These articles [Ruttmann et al., 2007:(http://www.anesthesiaanalgesia.org/cgi/content/full/104/6/1475) (http://www.ncbi.nlm.nih.gov/pubmed/17513645); Seelig, 1990: (http://www.ncbi.nlm.nih.gov/pubmed/2132751)] discuss the potential for high dietary calcium intakes, particularly in the absence of abundant magnesium intake, to produce hypercoagulability. Finding articles on hypercoagulability produced by something like calcium is difficult, but there's a great deal of research on the antithrombotic and mild antiplatelet actions of magnesium. A lot of articles mention that calcium is required for "normal blood coagulation" or something like that, but the pathological side of this tends to be glossed over by all of the osteoporosis-related discussion, etc.
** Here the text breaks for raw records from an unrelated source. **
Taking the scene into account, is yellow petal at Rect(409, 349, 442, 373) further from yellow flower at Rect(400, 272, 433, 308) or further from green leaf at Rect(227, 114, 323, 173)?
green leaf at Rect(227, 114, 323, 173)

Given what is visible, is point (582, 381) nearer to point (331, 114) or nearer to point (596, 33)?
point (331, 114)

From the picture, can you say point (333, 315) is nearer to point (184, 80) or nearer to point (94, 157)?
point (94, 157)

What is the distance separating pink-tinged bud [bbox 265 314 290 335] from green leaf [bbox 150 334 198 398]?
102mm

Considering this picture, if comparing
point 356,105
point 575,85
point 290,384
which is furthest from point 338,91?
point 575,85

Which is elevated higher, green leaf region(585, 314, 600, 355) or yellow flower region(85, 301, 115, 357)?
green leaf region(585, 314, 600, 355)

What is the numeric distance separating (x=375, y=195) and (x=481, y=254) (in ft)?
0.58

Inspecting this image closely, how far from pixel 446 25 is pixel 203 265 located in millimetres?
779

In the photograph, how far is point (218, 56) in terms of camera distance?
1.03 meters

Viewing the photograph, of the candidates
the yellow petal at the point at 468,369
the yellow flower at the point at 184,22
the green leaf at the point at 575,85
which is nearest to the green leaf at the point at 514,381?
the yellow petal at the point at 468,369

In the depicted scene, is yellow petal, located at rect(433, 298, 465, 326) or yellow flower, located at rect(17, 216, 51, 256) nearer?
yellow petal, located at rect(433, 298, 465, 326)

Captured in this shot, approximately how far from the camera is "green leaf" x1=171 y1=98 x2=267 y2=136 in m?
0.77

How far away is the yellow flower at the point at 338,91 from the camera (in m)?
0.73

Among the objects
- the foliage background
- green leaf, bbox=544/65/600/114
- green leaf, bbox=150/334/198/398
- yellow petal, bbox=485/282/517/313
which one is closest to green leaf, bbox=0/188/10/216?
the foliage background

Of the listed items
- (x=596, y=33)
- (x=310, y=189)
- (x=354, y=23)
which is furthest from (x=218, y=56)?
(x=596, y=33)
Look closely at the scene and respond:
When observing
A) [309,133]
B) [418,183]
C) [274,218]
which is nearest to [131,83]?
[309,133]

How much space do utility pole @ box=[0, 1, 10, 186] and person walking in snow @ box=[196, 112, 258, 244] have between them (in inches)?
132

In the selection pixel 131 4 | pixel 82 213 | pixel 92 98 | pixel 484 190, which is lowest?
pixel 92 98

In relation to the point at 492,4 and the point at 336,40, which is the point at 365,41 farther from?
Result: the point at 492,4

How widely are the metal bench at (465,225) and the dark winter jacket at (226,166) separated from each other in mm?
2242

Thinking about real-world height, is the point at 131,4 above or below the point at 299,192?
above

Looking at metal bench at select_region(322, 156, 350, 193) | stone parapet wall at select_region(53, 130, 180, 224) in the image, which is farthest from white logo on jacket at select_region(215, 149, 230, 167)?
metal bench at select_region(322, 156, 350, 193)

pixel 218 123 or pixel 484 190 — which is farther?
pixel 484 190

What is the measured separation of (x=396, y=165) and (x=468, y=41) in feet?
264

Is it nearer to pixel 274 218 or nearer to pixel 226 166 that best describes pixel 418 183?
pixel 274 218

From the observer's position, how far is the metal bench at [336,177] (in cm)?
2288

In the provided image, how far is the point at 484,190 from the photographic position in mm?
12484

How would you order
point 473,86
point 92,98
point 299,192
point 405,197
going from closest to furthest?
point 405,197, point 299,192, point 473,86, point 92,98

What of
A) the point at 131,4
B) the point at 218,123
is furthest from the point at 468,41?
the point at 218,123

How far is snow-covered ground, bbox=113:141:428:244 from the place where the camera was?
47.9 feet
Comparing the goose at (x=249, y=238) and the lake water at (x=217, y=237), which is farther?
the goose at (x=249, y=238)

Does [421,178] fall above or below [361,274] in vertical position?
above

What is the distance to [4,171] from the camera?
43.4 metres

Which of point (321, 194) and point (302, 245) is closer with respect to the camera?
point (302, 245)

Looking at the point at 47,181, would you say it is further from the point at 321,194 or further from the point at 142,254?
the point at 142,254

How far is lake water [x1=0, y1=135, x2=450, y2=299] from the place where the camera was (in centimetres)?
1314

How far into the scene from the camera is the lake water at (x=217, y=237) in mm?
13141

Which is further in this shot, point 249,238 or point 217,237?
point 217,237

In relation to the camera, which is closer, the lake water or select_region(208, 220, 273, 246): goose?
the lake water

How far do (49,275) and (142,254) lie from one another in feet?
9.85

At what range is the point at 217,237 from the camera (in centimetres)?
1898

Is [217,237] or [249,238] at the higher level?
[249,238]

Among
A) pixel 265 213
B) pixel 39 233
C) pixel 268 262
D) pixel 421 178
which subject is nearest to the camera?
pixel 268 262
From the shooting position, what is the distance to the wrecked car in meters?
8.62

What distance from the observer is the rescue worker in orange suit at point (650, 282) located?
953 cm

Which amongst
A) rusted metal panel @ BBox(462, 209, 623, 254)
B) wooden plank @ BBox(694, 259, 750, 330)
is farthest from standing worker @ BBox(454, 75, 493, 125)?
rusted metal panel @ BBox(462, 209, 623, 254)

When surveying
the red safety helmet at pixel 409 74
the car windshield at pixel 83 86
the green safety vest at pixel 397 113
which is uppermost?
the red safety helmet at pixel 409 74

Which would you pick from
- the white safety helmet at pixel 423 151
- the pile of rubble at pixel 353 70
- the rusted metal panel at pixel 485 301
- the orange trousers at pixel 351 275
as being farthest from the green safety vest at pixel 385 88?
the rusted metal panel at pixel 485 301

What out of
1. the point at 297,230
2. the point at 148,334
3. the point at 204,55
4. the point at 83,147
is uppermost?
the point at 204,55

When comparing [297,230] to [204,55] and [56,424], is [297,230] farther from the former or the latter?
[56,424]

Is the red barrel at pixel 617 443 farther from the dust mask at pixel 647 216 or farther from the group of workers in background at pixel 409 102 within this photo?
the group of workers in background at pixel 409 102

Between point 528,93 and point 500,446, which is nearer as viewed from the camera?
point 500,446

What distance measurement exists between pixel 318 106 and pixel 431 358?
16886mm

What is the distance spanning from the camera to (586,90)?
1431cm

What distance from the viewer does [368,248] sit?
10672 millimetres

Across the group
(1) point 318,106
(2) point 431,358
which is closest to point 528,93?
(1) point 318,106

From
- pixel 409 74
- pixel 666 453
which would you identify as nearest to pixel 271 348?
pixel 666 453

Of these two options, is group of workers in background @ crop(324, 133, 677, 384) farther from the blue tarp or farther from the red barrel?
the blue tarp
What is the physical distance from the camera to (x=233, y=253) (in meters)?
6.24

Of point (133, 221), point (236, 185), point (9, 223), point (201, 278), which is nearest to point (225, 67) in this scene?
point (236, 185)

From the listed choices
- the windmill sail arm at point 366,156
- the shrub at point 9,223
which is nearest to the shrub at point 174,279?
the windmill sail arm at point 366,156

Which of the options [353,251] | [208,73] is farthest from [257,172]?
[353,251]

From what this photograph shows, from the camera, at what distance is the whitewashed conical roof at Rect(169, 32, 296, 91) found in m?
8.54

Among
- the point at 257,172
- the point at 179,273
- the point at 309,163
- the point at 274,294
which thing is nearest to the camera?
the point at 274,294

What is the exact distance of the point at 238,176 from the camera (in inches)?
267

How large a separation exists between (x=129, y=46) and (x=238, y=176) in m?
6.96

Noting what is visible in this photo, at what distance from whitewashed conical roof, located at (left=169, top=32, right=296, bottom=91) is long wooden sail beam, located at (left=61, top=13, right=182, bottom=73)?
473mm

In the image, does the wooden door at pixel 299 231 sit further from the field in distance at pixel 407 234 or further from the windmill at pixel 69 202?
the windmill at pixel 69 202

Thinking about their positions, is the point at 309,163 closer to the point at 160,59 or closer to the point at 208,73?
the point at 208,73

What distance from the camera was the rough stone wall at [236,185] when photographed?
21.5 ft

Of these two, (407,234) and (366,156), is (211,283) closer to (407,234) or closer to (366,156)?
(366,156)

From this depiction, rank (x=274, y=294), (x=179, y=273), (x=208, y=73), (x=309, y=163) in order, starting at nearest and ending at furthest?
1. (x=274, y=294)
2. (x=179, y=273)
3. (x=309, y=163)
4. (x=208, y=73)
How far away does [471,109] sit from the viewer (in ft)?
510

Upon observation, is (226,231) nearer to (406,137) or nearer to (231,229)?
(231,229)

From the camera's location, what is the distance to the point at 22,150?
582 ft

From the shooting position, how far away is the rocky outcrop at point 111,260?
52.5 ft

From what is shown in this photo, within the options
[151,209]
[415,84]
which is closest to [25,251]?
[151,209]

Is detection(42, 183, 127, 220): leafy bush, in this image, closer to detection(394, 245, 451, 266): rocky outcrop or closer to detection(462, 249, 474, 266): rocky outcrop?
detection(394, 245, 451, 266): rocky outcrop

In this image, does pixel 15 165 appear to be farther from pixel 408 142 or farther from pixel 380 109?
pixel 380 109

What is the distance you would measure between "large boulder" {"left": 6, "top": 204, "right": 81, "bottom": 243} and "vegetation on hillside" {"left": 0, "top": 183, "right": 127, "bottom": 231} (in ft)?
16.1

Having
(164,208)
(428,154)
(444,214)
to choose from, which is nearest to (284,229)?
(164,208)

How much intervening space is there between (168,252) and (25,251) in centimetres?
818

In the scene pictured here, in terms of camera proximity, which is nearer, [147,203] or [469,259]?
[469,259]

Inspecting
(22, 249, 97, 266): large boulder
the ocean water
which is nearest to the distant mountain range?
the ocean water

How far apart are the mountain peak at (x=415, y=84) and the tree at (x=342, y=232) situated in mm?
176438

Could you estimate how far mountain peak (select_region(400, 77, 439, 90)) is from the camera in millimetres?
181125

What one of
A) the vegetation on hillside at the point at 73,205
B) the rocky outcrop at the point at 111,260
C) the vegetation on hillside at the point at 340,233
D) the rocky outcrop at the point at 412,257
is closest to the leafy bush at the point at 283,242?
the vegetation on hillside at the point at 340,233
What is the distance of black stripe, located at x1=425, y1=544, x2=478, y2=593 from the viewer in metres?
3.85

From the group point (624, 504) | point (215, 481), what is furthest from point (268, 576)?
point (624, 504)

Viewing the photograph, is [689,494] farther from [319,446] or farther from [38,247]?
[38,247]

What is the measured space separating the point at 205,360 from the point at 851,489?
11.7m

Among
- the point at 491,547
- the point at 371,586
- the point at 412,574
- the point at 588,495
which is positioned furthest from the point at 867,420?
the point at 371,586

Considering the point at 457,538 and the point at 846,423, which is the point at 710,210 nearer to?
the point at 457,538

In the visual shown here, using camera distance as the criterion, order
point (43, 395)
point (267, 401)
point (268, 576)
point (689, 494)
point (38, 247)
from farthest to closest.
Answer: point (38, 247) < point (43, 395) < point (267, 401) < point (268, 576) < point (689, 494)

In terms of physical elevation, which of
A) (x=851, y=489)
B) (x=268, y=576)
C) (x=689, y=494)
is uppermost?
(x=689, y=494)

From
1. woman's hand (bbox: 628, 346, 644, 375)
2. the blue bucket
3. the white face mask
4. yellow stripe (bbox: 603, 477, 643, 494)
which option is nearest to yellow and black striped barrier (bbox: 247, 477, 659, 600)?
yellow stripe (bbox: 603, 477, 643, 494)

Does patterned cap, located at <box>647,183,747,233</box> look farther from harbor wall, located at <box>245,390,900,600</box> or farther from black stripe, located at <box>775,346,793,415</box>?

This is the type of thing that is worth considering in the context of something like vitamin D supplementation. There's a great deal of research on the association of low plasma 25-hydroxyvitamin D [25(OH)D] with increases in the risk of breast cancer and other epithelial cell cancers, and vitamin D3 has been shown to be safe up to about 2,000-4,000 IU/d (providing the source is a reputable manufacturer). But both vitamin D and calcium can increase serum calcium slightly, and the issue is not even if this causes hypercalcemia. Calcium is normally at a very high concentration in the blood, and those articles suggest that small changes in the serum calcium may be able to affect processes such as the coagulation cascade (and calcium is fairly directly involved in that). This is not usually the way the modulation of serum calcium is even researched, and it's sort of an obscure concept. But it clearly can occur. It's almost surprising, given the way the regulation of serum calcium is discussed, that dietary calcium supplements can increase serum calcium levels. But they can. I can put up articles showing that, but many articles have shown that to be the case.
In the case of vitamin D and calcium supplementation in the context of the prevention of osteoporosis or osteomalacia, the usual mechanistic explanation has been that both calcium and vitamin D reduce the risk of osteoporosis by reducing the serum parathyroid hormone (PTH) concentration. The serum PTH levels vary inversely with plasma 25(OH)D up to 200 nM, in a roughly linear manner, and it seems like using vitamin D supplementation without a great deal of extra calcium supplementation would be reasonable. Obviously, this would be a decision that would be different for everyone. But the supplemental intakes of calcium are getting enormous. I don't think the business of ratios of calcium to magnesium is useful, and it's really necessary to think of each thing like that individually. The zinc-to-copper ratio concept is very problematic and is not valid at all, in my opinion. The range of dosages for magnesium is very large, and some research has shown that 1,000 mg/d of Mg2+ is necessary to even maintain positive "magnesium balance" in someone who is exercising. The effects of magnesium can be complex, and its effects on PTH are difficult to understand.
It also makes sense to use the serum albumin correction equations for serum calcium. Their use is controversial and tends to be most necessary in people with renal failure or renal disease, given that renal disease impairs calcium homeostasis. I'll collect them, but the general idea, as far as I understand it, is that a low serum albumin will increase the proportion of serum calcium that is ionized (free) and not bound to albumin. That's the fraction that would be likely to increase the coagulation cascade, in theory, and perhaps produce excessive calcium influx into cells, thereby deranging insulin metabolism, etc.